Plasma Membrane-Type Aquaporins from Marine Diatoms Function as CO2/NH3 Channels and Provide Photoprotection.

Abstract

Aquaporins (AQPs) are ubiquitous water channels that facilitate the transport of many small molecules and may play multiple vital roles in aquatic environments. In particular, mechanisms to maintain transmembrane fluxes of important small molecules have yet to be studied in marine photoautotrophic organisms. Here, we report the occurrence of multiple AQPs with differential cellular localizations in marine diatoms, an important group of oceanic primary producers. The AQPs play a role in mediating the permeability of membranes to CO2 and NH3 In silico surveys revealed the presence of five AQP orthologs in the pennate diatom Phaeodactylum tricornutum and two in the centric diatom Thalassiosira pseudonana GFP fusions of putative AQPs displayed clear localization to the plasma membrane (PtAGP1 and PtAQP2), the chloroplast endoplasmic reticulum (CER; PtAGP1 and PtAQP3), and the tonoplast (PtAQP5) in P. tricornutum In T. pseudonana, GFP-AQP fusion proteins were found on the vacuole membrane (TpAQP1) and CER (TpAQP2).
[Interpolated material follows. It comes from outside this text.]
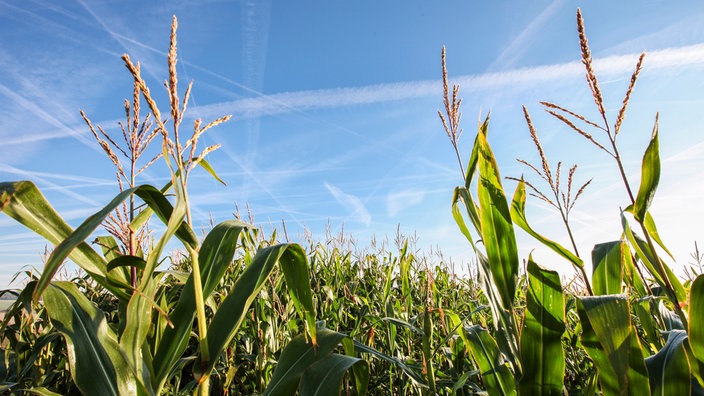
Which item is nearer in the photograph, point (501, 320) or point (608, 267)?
point (608, 267)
Transcript levels of both PtAQP1 and PtAQP2 were highly induced by ammonia, while only PtAQP2 was induced by high (1%[v/v]) CO2 Constitutive overexpression of GFP-tagged PtAQP1 and PtAQP2 significantly increased CO2 and NH3 permeability in P. tricornutum, strongly indicating that these AQPs function in regulating CO2/NH3 permeability in the plasma membrane and/or CER. Cells carrying GFP-tagged PtAQP1 and PtAQP2 had higher nonphotochemical quenching under high light relative to that of wild-type cells, suggesting that these AQPs are involved in photoprotection. These AQPs may facilitate the efflux of NH3, preventing the uncoupling effect of high intracellular ammonia concentrations.